Some argue that SWIFT can be a ‘neutral referee’ in cross border payments and in trade, as the APIs develop, others are less convinced. “I think the debate about SWIFT being a neutral entity is a simplistic one. It is not neutral,” says a former banker who does not want to be named.

SWIFT treads the line between the need for member banks to commercialise trade operations and the costly investments needed by banks (and corporates) to take up the trade messaging systems in full, and the fact that over time, documentary trade is falling as a proportion of overall trade. “In many instances, MT 798 works for big branches of banks but perhaps not for smaller branch offices, and MT 798 is still relatively immature in terms of standards,” says the former banker. Banks are also investing in APIs, but they are not a money maker per se in terms of corporate trade.

“MT 798 is technology that is available here and now – it works, so workflow and communications improve – does it capture everything? No. Does it do the majority yes,” says the former banker, noting that MT 798 also doesn’t capture the document presentation element of trade, so it’s not fully digital. “It’s been growing as corporates and tech providers have been using it to communicate to banks.”

For sure, APIs will compete with MT 798, but not at volume yet. MT Category seven trades are not going anywhere fast. After all, some companies are still using EDI/EDIFACT from nearly 40 years ago (some are still using red wax to seal paper trades, but that’s another discussion!). The former banker argues that API standards need to be controlled by banks. There is an argument that SWIFT is a community for banks. Nonetheless, there are a lot of APIs that do not connect to SWIFT and also APIs in the consumer world that also don’t need to connect to SWIFT. “Do banks want SWIFT to be the publisher of standards (even if it wanted to) – my feeling is no, the banks should control their own standards,” says the former banker. No surprise there, then. DSI may well be the appropriate neutral venue to help steer standards, if not own them.
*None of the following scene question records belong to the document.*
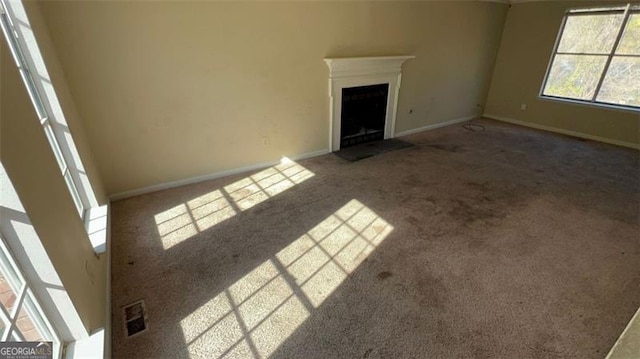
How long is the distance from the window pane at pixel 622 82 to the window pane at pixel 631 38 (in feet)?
0.37

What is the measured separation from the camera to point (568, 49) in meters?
5.03

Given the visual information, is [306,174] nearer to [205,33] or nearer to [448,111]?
[205,33]

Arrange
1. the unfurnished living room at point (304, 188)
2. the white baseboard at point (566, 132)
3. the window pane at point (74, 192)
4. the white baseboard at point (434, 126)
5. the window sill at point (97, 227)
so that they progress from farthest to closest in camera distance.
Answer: the white baseboard at point (434, 126), the white baseboard at point (566, 132), the window pane at point (74, 192), the window sill at point (97, 227), the unfurnished living room at point (304, 188)

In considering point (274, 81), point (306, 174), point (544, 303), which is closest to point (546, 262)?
point (544, 303)

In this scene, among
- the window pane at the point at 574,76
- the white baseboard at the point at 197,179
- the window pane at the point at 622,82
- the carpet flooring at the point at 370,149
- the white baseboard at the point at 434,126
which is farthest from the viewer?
the white baseboard at the point at 434,126

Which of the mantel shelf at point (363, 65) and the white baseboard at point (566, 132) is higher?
the mantel shelf at point (363, 65)

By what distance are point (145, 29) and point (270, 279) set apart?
247 cm

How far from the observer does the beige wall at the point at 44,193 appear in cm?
103

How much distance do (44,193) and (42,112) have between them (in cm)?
104

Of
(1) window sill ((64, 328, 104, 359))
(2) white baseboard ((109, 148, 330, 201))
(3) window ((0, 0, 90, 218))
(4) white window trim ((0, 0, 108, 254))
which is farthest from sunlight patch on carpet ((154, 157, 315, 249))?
(1) window sill ((64, 328, 104, 359))

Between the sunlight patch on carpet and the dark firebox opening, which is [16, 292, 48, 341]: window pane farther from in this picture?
the dark firebox opening

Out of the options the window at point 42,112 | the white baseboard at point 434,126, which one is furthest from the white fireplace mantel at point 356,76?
the window at point 42,112

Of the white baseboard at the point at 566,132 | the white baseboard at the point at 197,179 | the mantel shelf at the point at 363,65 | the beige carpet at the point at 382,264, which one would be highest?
the mantel shelf at the point at 363,65

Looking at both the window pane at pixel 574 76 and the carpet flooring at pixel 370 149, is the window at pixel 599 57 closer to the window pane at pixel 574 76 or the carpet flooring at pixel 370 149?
the window pane at pixel 574 76
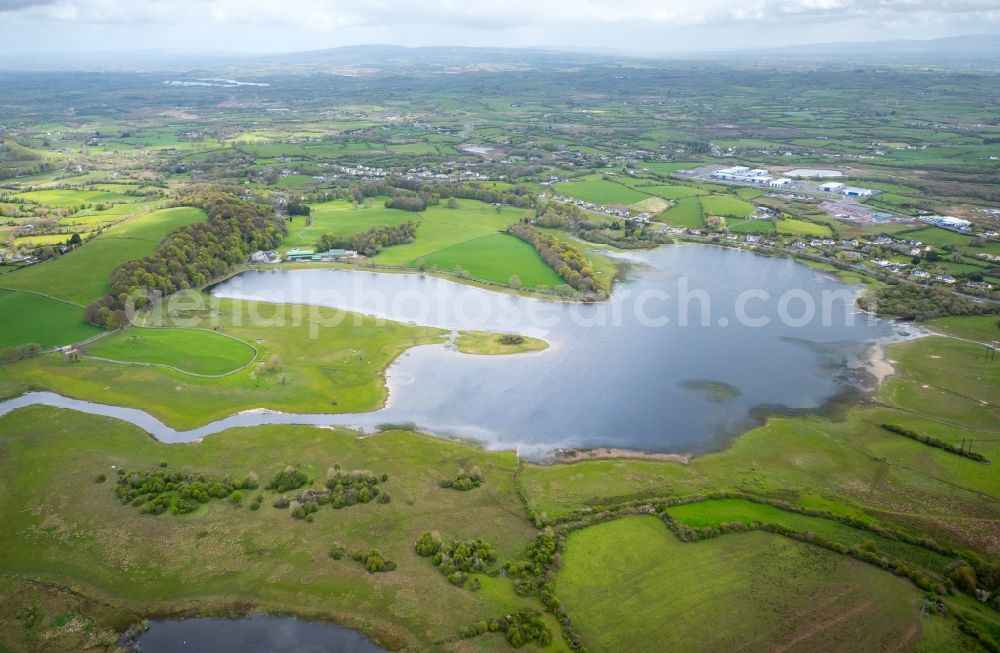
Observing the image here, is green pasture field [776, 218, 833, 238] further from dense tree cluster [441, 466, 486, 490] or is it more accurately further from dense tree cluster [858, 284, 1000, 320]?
dense tree cluster [441, 466, 486, 490]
To avoid creating more silos the technologies need to be able to speak to each other, to be secure enough to protect data, to adhere to global legal standards and, finally and, perhaps more challengingly, to know at what point ownership is transferred, who is legally liable/accountable for the transaction at any stage. That last bit is still the stinger.

The trade world is still a very big place. The argument does not have to be binary, more another ‘yes, and’ one. Leaving the last word to Taylor-Digby: “Today, SWIFT facilitates more than $2 trillion in global documentary trade a year, enabling standardisation and interoperability between thousands of banks, as well as corporates, in over 200 countries and territories that form the trade community. Our strategy, as well as our core assets and capabilities – data, standards, identity, interoperability and trust –  allow us to further tackle frictions in documentary trade and beyond.” Continue to watch this space.